Karena, menurut wakil rakyat yang mengaku berasal dari keluarga nelayan itu, mengambil terumbu karang, baik secara langsung maupun tidak langsung sama dengan merusak lingkungan kelautan.
"Sementara sumber daya kelautan harus kita jaga bersama kelestariannya agar jangan sampai punah, termasuk terumbu karang yang menjadi tempat kehidupan biota laut," tuturnya menjawab Antara Kalsel.
Oleh karena itu wakil rakyat asal daerah pemilihan (dapil) Kalsel VI yang meliputi Kabupaten Kotabaru dan Tanbu tersebut mengapresiasi atas kesigapan aparat kepolisian provinsi setempat yang menahan tiga kapal nelayan asal Jateng.
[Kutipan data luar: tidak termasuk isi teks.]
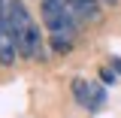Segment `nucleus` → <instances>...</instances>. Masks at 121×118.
Returning a JSON list of instances; mask_svg holds the SVG:
<instances>
[{
  "mask_svg": "<svg viewBox=\"0 0 121 118\" xmlns=\"http://www.w3.org/2000/svg\"><path fill=\"white\" fill-rule=\"evenodd\" d=\"M9 24H12L15 43H18V52L24 58H39L43 55V36L36 30V21L30 18V12L24 9L21 0H9Z\"/></svg>",
  "mask_w": 121,
  "mask_h": 118,
  "instance_id": "obj_1",
  "label": "nucleus"
},
{
  "mask_svg": "<svg viewBox=\"0 0 121 118\" xmlns=\"http://www.w3.org/2000/svg\"><path fill=\"white\" fill-rule=\"evenodd\" d=\"M39 15L52 36H76V12L70 0H39Z\"/></svg>",
  "mask_w": 121,
  "mask_h": 118,
  "instance_id": "obj_2",
  "label": "nucleus"
},
{
  "mask_svg": "<svg viewBox=\"0 0 121 118\" xmlns=\"http://www.w3.org/2000/svg\"><path fill=\"white\" fill-rule=\"evenodd\" d=\"M18 55L21 52H18L12 24H9V0H0V64L3 67H12Z\"/></svg>",
  "mask_w": 121,
  "mask_h": 118,
  "instance_id": "obj_3",
  "label": "nucleus"
},
{
  "mask_svg": "<svg viewBox=\"0 0 121 118\" xmlns=\"http://www.w3.org/2000/svg\"><path fill=\"white\" fill-rule=\"evenodd\" d=\"M73 94H76V100L85 106L88 112H97L100 106H103L106 100V88L103 85H97V82H91V79H73Z\"/></svg>",
  "mask_w": 121,
  "mask_h": 118,
  "instance_id": "obj_4",
  "label": "nucleus"
},
{
  "mask_svg": "<svg viewBox=\"0 0 121 118\" xmlns=\"http://www.w3.org/2000/svg\"><path fill=\"white\" fill-rule=\"evenodd\" d=\"M76 18L82 21H100V0H70Z\"/></svg>",
  "mask_w": 121,
  "mask_h": 118,
  "instance_id": "obj_5",
  "label": "nucleus"
},
{
  "mask_svg": "<svg viewBox=\"0 0 121 118\" xmlns=\"http://www.w3.org/2000/svg\"><path fill=\"white\" fill-rule=\"evenodd\" d=\"M70 36H52V48L55 52H70Z\"/></svg>",
  "mask_w": 121,
  "mask_h": 118,
  "instance_id": "obj_6",
  "label": "nucleus"
},
{
  "mask_svg": "<svg viewBox=\"0 0 121 118\" xmlns=\"http://www.w3.org/2000/svg\"><path fill=\"white\" fill-rule=\"evenodd\" d=\"M100 82H103V85H112V82H115V70H109V67L100 70Z\"/></svg>",
  "mask_w": 121,
  "mask_h": 118,
  "instance_id": "obj_7",
  "label": "nucleus"
},
{
  "mask_svg": "<svg viewBox=\"0 0 121 118\" xmlns=\"http://www.w3.org/2000/svg\"><path fill=\"white\" fill-rule=\"evenodd\" d=\"M109 64H112V70H115V73L121 76V58H112V61H109Z\"/></svg>",
  "mask_w": 121,
  "mask_h": 118,
  "instance_id": "obj_8",
  "label": "nucleus"
},
{
  "mask_svg": "<svg viewBox=\"0 0 121 118\" xmlns=\"http://www.w3.org/2000/svg\"><path fill=\"white\" fill-rule=\"evenodd\" d=\"M103 3H109V6H115V3H118V0H103Z\"/></svg>",
  "mask_w": 121,
  "mask_h": 118,
  "instance_id": "obj_9",
  "label": "nucleus"
}]
</instances>
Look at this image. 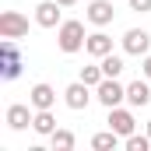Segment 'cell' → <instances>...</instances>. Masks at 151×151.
Listing matches in <instances>:
<instances>
[{
  "label": "cell",
  "mask_w": 151,
  "mask_h": 151,
  "mask_svg": "<svg viewBox=\"0 0 151 151\" xmlns=\"http://www.w3.org/2000/svg\"><path fill=\"white\" fill-rule=\"evenodd\" d=\"M106 123L113 127L119 137H130V134H137V119H134V113H130V109H123V106L109 109V119H106Z\"/></svg>",
  "instance_id": "cell-9"
},
{
  "label": "cell",
  "mask_w": 151,
  "mask_h": 151,
  "mask_svg": "<svg viewBox=\"0 0 151 151\" xmlns=\"http://www.w3.org/2000/svg\"><path fill=\"white\" fill-rule=\"evenodd\" d=\"M84 18H88L95 28H106V25H113V18H116L113 0H91V4H88V11H84Z\"/></svg>",
  "instance_id": "cell-8"
},
{
  "label": "cell",
  "mask_w": 151,
  "mask_h": 151,
  "mask_svg": "<svg viewBox=\"0 0 151 151\" xmlns=\"http://www.w3.org/2000/svg\"><path fill=\"white\" fill-rule=\"evenodd\" d=\"M32 119H35V113H32L25 102L7 106V127H11V130H25V127H32Z\"/></svg>",
  "instance_id": "cell-13"
},
{
  "label": "cell",
  "mask_w": 151,
  "mask_h": 151,
  "mask_svg": "<svg viewBox=\"0 0 151 151\" xmlns=\"http://www.w3.org/2000/svg\"><path fill=\"white\" fill-rule=\"evenodd\" d=\"M49 144H53V151H70L77 144V137H74V130H63V127H56L53 134H49Z\"/></svg>",
  "instance_id": "cell-15"
},
{
  "label": "cell",
  "mask_w": 151,
  "mask_h": 151,
  "mask_svg": "<svg viewBox=\"0 0 151 151\" xmlns=\"http://www.w3.org/2000/svg\"><path fill=\"white\" fill-rule=\"evenodd\" d=\"M148 137H151V119H148Z\"/></svg>",
  "instance_id": "cell-23"
},
{
  "label": "cell",
  "mask_w": 151,
  "mask_h": 151,
  "mask_svg": "<svg viewBox=\"0 0 151 151\" xmlns=\"http://www.w3.org/2000/svg\"><path fill=\"white\" fill-rule=\"evenodd\" d=\"M99 63H102V70H106V77H119L123 70H127V63H123V56H116V53H109V56H102Z\"/></svg>",
  "instance_id": "cell-17"
},
{
  "label": "cell",
  "mask_w": 151,
  "mask_h": 151,
  "mask_svg": "<svg viewBox=\"0 0 151 151\" xmlns=\"http://www.w3.org/2000/svg\"><path fill=\"white\" fill-rule=\"evenodd\" d=\"M28 102H32V109H53L56 106V88L46 84V81H39V84H32V91H28Z\"/></svg>",
  "instance_id": "cell-10"
},
{
  "label": "cell",
  "mask_w": 151,
  "mask_h": 151,
  "mask_svg": "<svg viewBox=\"0 0 151 151\" xmlns=\"http://www.w3.org/2000/svg\"><path fill=\"white\" fill-rule=\"evenodd\" d=\"M123 148L127 151H148L151 148V137L148 134H130V137H123Z\"/></svg>",
  "instance_id": "cell-19"
},
{
  "label": "cell",
  "mask_w": 151,
  "mask_h": 151,
  "mask_svg": "<svg viewBox=\"0 0 151 151\" xmlns=\"http://www.w3.org/2000/svg\"><path fill=\"white\" fill-rule=\"evenodd\" d=\"M35 25L39 28H60L63 25V4L60 0H42L35 7Z\"/></svg>",
  "instance_id": "cell-4"
},
{
  "label": "cell",
  "mask_w": 151,
  "mask_h": 151,
  "mask_svg": "<svg viewBox=\"0 0 151 151\" xmlns=\"http://www.w3.org/2000/svg\"><path fill=\"white\" fill-rule=\"evenodd\" d=\"M141 70H144V77H148V81H151V53H148V56H144V63H141Z\"/></svg>",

"Nelayan yang menjarah terumbu karang itu dan menangkap ikan tidak sesuai perizinan harus mendapat tindakan tegas, guna membuat jera yang bersangkutan, serta sebagai peringatan kepada nelayan lain agar tak melakukan hal serupa," demikian Hamsyuri.
Sebelumnya jajaran Kepolisian Daerah (Polda) Kalsel menangkap tiga kapal penangkap ikan dengan cantrang di perairan Kotabaru dan Tala bersama barang bukti berupa 73 ton ikan berbagai jenis dan terumbu karang.
Ketiga kapal tersebut, ungkap Kapolda Kalsel Brigjend Polisi Agung Budi Maryoto di Banjarmasin Senin (14/3), ditangkap karena menyalahi aturan dan ketentuan izin tangkap, yang seharusnya hanya di perairan Jawa, namun kenyataannya sampai ke Kalsel.
"Kesalahan terbesar, saat menangkap ikan para nelayan asal Jawa Tengah tersebut menggunakan cantrang, yang dilarang berdasarkan perundang-undangan," ujar jenderal polisi bintang satu itu kepada pers..
Ke tiga kapal tersebut, ditangkap aparat Polair di lokasi perairan berbeda, dua kapal yaitu KM Karya Sakti dan KM Soyo Barokah, ditangkap di perairan Mata Sirih Kotabaru,dan KM Puji Manunggal, ditangkap di daerah Asam-Asam Tala.
"Ke tiga kapal yang ditangkap pada Minggu siang (13/3) tersebut, melanggar larangan Kementerian Kelautan dan Perikanan nomor tahun 2015," demikian Agung.